日本セグメントでは、自動車用塗料は主要顧客の生産減少影響を受けた一方、工業用塗料は値上げ浸透が進展。汎用塗料は建築・構造物向け高耐久製品の販売拡大や原材料供給ひっ迫を背景とした需要取り込みにより増収となった。この結果、日本は売上収益が同8・4%増の524億4300万円、営業利益は同36・7%増の60億4400万円となった。
NIPSEAは、中国現地メーカー向け自動車用塗料販売が好調に推移。マレーシア、シンガポール、インドネシア、トルコなど主要市場でも販売数量が増加し、売上収益は同12・7%増の2501億3900万円、営業利益は同20・3%増の418億3800万円となった。
DuluxGroupは、欧州・太平洋地域での製品ミックス改善や小規模買収寄与などにより、売上収益は同20・9%増の1085億8700万円、営業利益は同23・3%増の89億9400万円。米州は製品値上げ浸透と販売数量増加により、売上収益が同5・7%増の305億6300万円、営業利益が同5・3%増の11億2900万円となった。
また、AOCは市場需要改善を背景に売上収益485億4400万円、営業利益143億4100万円を計上した。
なお、2026年12月期通期業績予想については、2月公表値に変更はないとしている。

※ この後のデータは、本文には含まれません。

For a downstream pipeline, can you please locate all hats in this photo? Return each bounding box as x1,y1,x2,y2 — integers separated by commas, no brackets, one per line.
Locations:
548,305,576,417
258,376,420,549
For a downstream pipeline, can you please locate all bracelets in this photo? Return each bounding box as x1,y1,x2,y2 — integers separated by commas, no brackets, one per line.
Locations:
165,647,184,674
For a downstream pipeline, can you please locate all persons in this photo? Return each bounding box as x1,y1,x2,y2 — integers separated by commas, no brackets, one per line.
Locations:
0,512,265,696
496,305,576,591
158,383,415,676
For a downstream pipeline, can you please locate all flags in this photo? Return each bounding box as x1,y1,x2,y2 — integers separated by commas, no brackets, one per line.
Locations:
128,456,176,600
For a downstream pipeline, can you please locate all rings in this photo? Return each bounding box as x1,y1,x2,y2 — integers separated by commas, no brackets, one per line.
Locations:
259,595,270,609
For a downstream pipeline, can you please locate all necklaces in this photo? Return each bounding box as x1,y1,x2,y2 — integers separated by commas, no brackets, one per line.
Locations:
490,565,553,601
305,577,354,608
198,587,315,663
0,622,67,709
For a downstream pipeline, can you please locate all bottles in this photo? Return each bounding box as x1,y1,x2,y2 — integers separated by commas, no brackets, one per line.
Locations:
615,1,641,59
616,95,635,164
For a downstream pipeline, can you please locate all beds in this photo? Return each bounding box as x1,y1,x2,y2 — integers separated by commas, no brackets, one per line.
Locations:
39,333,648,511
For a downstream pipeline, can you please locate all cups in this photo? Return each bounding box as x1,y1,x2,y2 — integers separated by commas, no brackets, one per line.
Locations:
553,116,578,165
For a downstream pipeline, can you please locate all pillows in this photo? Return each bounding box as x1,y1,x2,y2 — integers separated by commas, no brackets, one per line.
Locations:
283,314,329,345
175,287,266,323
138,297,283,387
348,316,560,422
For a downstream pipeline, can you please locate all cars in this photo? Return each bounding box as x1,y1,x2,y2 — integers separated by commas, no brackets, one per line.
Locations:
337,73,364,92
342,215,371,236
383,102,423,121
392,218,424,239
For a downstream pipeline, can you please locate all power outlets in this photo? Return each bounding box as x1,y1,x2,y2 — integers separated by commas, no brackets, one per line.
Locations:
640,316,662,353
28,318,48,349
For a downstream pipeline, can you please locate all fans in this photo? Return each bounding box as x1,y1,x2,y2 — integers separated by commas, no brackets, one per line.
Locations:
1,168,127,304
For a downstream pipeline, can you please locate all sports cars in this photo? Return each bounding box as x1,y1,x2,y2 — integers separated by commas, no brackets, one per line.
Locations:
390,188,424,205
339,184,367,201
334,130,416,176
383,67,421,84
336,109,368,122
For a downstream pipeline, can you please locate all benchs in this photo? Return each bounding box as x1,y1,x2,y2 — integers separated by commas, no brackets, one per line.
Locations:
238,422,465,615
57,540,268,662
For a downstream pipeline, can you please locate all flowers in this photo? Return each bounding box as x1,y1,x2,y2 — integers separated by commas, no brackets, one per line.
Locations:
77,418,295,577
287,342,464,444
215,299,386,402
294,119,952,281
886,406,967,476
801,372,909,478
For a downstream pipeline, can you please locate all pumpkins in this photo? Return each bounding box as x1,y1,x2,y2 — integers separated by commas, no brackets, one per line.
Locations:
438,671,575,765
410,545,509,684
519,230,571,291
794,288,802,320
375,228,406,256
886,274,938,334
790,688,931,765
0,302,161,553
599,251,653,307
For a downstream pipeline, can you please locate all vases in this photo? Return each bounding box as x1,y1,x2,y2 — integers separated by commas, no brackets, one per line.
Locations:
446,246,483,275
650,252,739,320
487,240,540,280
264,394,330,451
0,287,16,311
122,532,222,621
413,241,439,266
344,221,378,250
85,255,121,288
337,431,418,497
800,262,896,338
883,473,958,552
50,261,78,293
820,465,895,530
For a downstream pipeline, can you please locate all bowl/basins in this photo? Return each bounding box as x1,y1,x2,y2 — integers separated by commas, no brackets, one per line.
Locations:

若月社長は決算説明会で、中東情勢の緊迫化に伴う原材料や物流コスト上昇への警戒感を示した。日本やアジアでは中東依存度の高さから影響を受けやすい一方、米国は比較的影響が限定的と説明。グループ間での代替調達や供給融通を進め、「供給責任を果たしながら、必要に応じて価格転嫁を進める」と述べた。さらに、関税発動による原油・ナフサ価格の変動や物流費上昇などコスト圧力は強まっているものの、「地域ごとの調達力や供給体制を生かしながら対応する」とし、第2四半期以降はコスト上昇圧力が強まる可能性がある、との認識を示した。